US envoy Witkoff claims Trump wants to ‘build trust’ with Iran

March 22, 2025 - 17:5

US President Donald Trump is attempting to build trust with Iran to avoid an armed conflict, Washington's Middle East envoy, Steve Witkoff, said in an interview released late on Friday.

On March 7, Trump said he had sent a letter to Iran's Leader, Ayatollah Ali Khamenei, urging a resumption of negotiations about the Iranian nuclear program.

“It roughly said: 'I'm a president of peace. That's what I want. There's no reason for us to do this militarily. We should talk,'” Witkoff told right-wing political commentator Tucker Carlson, The National reported.

Ayatollah Khamenei, in a televised speech on Friday, said: “The Americans should know threats will get them nowhere when confronting Iran.”

Witkoff added the U.S. is continuing discussions with Iran through “back channels, through multiple countries and multiple conduits”.

Trump is “open to an opportunity to clean it all up with Iran, where they come back to the world and be a great nation once again … He wants to build trust with them,” he said.

In his first presidential term, Trump abandoned the multilateral nuclear deal with Iran in 2018 though the agreement was endorsed by UN Security Council resolution 2231.

The nuclear deal, officially called the Joint Comprehensive Plan of Action (JCPOA), was working effectively well. The International Atomic Energy Agency (IAEA), the UN’s nuclear watchdog, confirmed that Iran was fully loyal to the terms of the agreement.

Jake Sullivan, who served as national security advisor to President Joe Biden, said Trump quit the deal because it was signed by Barack Obama’s administration.

The deal signed between Iran, five permanent members of the UN Security Council and the European Union, put the toughest inspections on Iran’s nuclear program.

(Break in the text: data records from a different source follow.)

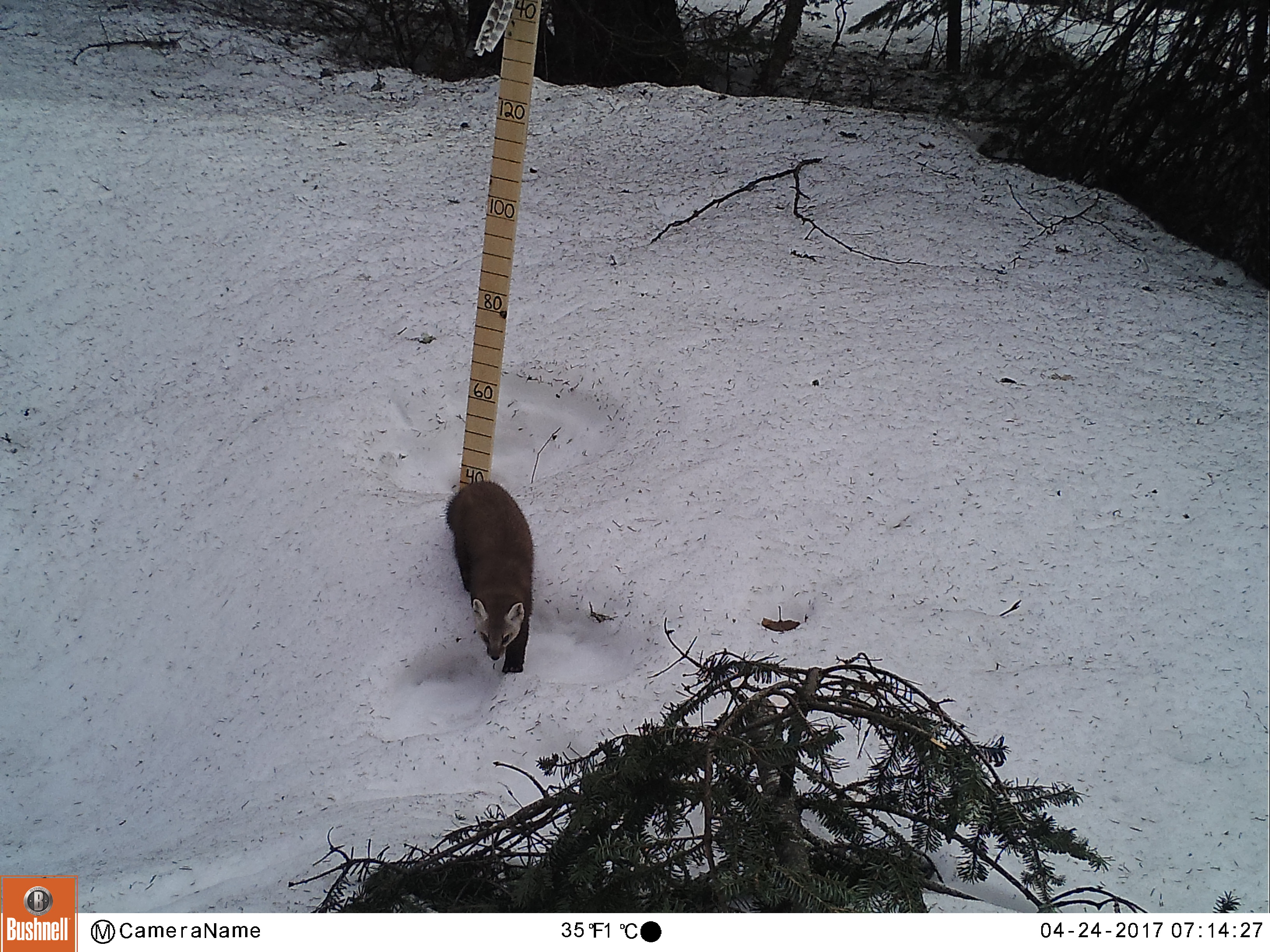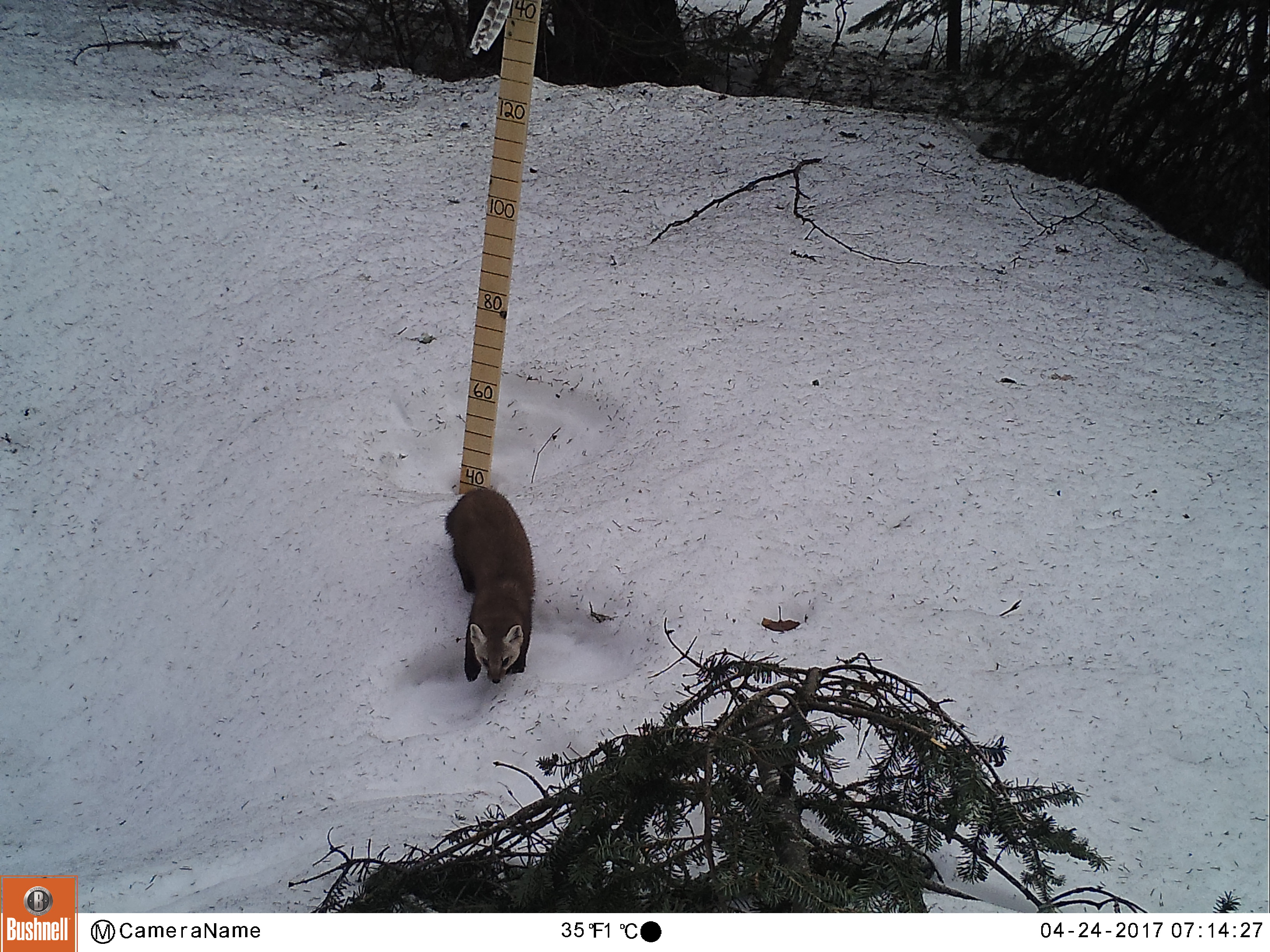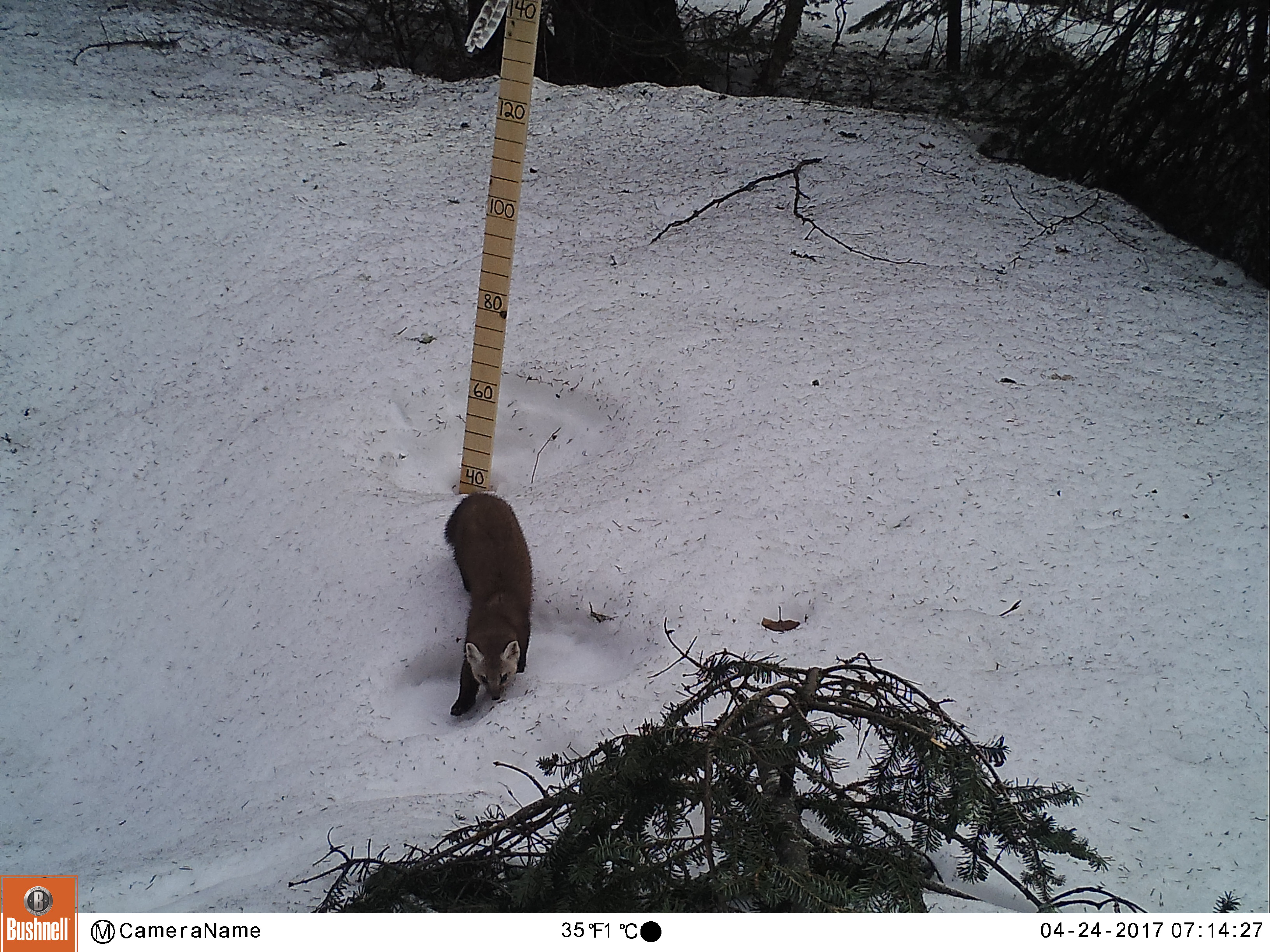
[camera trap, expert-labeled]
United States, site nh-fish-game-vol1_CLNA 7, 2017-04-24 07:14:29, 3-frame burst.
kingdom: Animalia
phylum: Chordata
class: Mammalia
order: Carnivora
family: Mustelidae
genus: Martes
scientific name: Martes americana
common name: american marten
American marten (Martes americana).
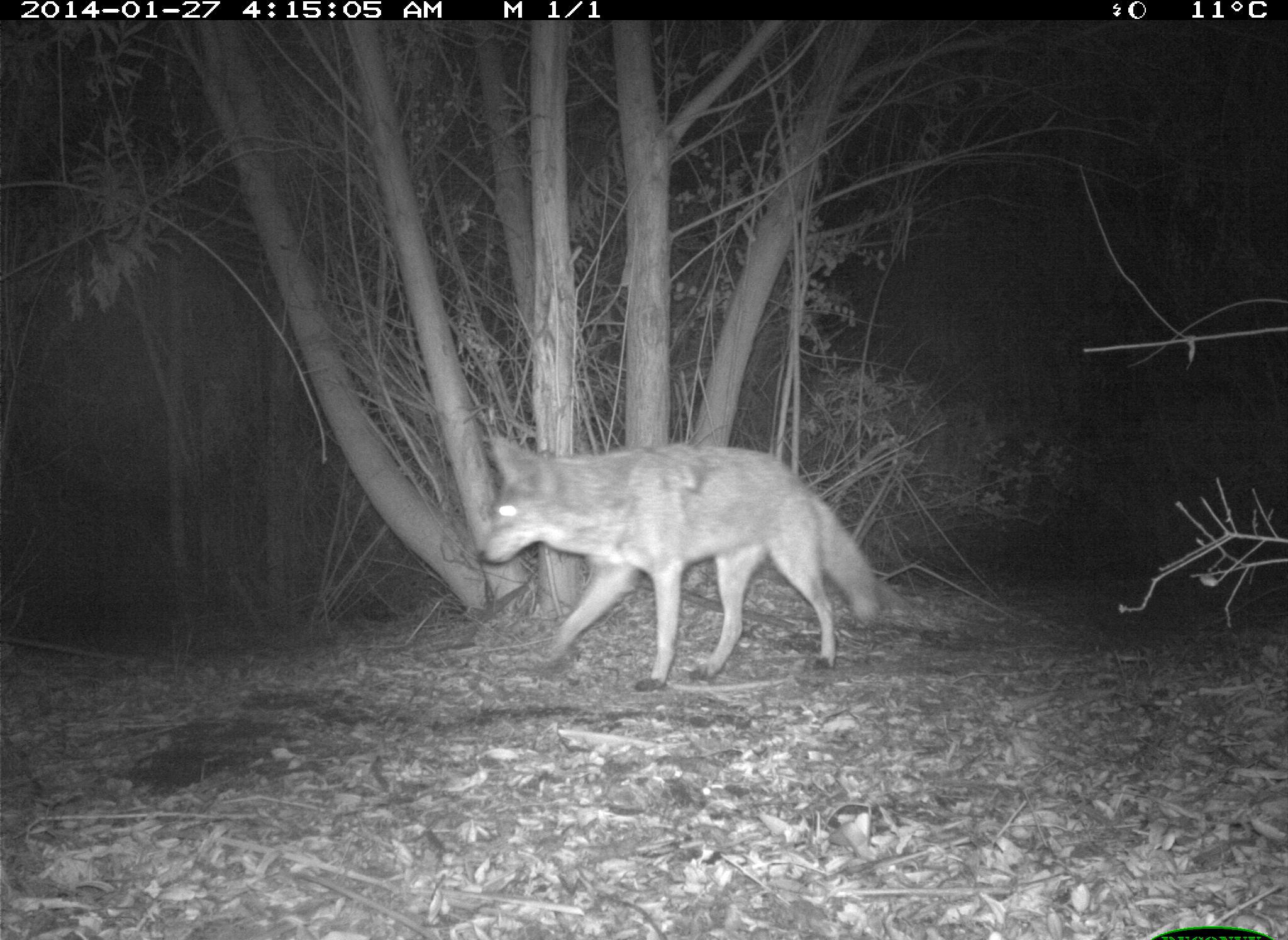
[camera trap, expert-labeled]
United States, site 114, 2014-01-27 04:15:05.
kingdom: Animalia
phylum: Chordata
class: Mammalia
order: Carnivora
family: Canidae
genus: Canis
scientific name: Canis latrans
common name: coyote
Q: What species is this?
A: Coyote (Canis latrans).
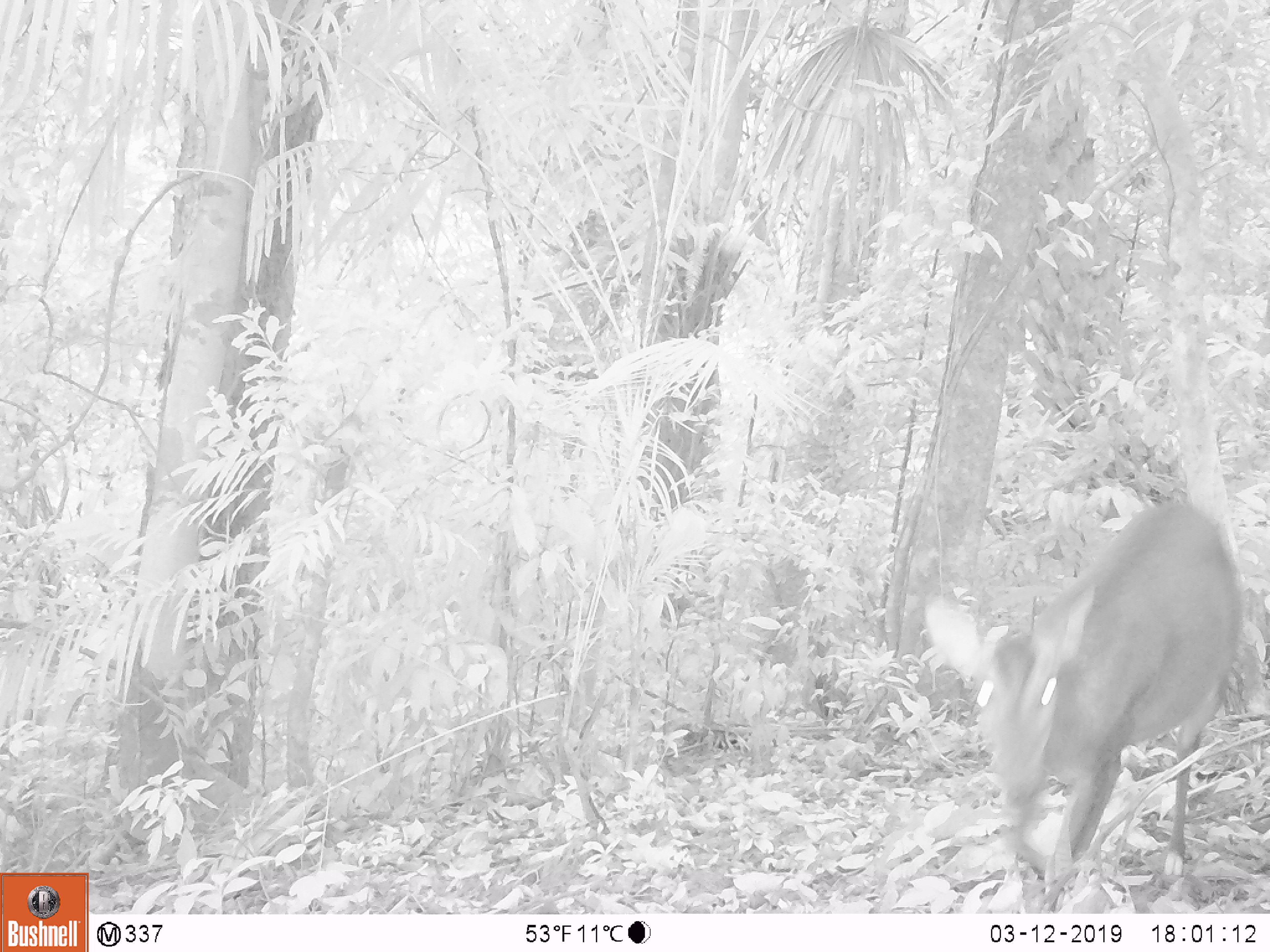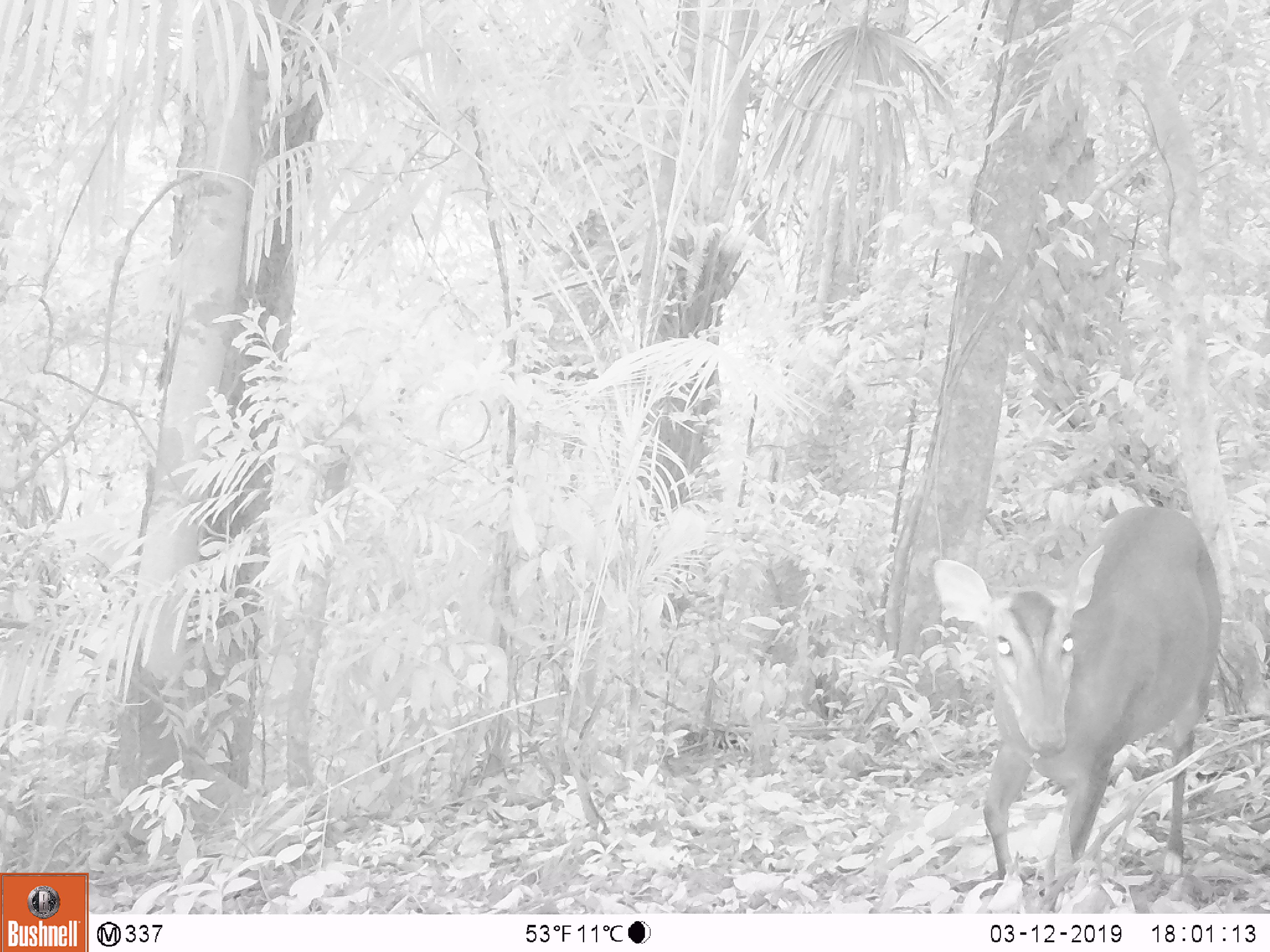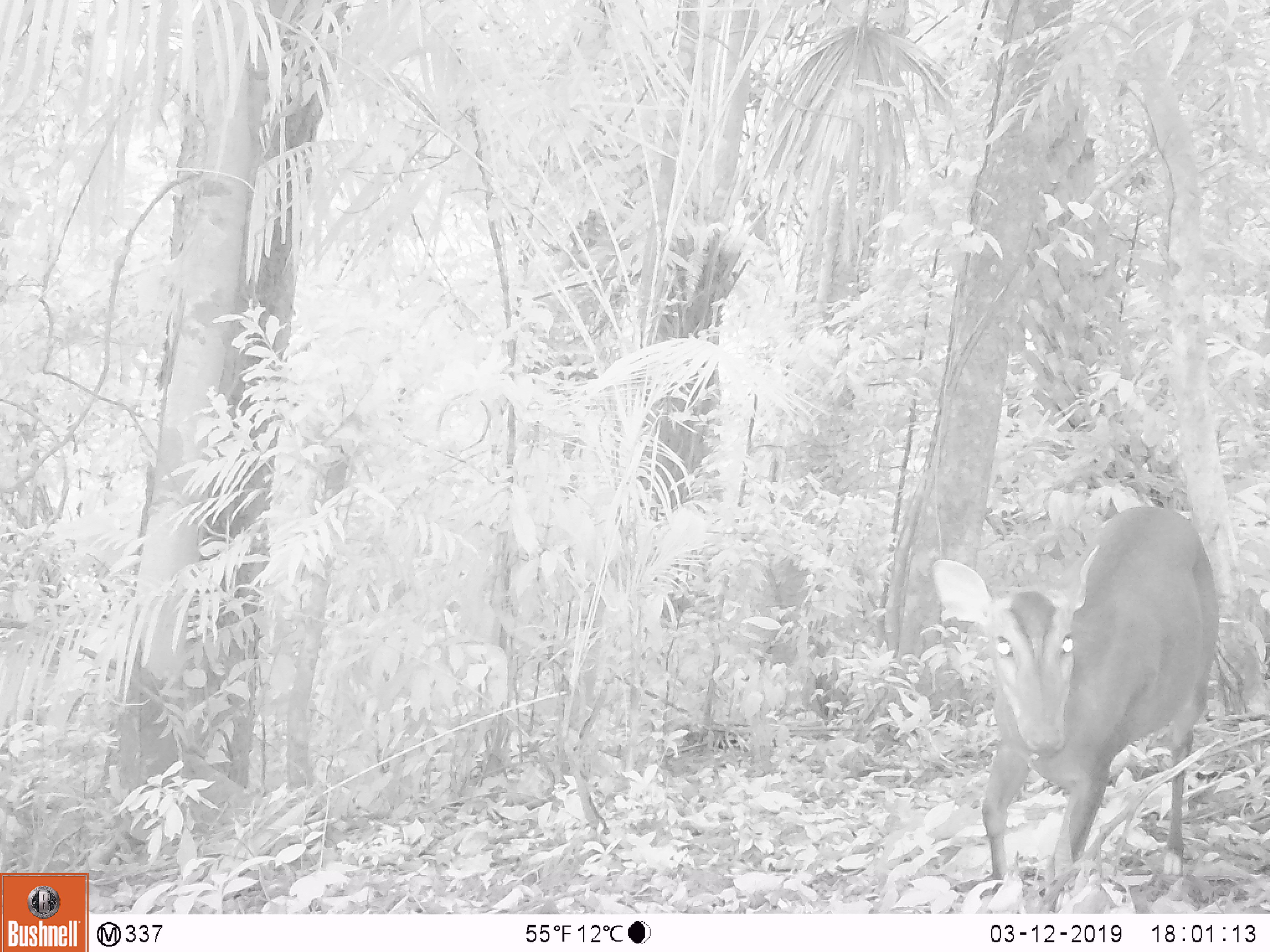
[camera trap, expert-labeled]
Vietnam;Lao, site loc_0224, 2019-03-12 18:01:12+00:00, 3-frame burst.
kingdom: Animalia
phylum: Chordata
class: Mammalia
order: Artiodactyla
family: Cervidae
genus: Muntiacus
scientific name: Muntiacus vuquangensis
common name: large-antlered muntjac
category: large antlered muntjac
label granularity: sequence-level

Under the agreement, Iran agreed to put limits on its nuclear activities in exchange for termination of economic and financial sanctions. Even after Trump withdrew from the deal, Iran remained fully committed to the agreement for a full year. However, seeing no action by the European sides to compensate for the U.S. sanctions it started to gradually lift nuclear activities.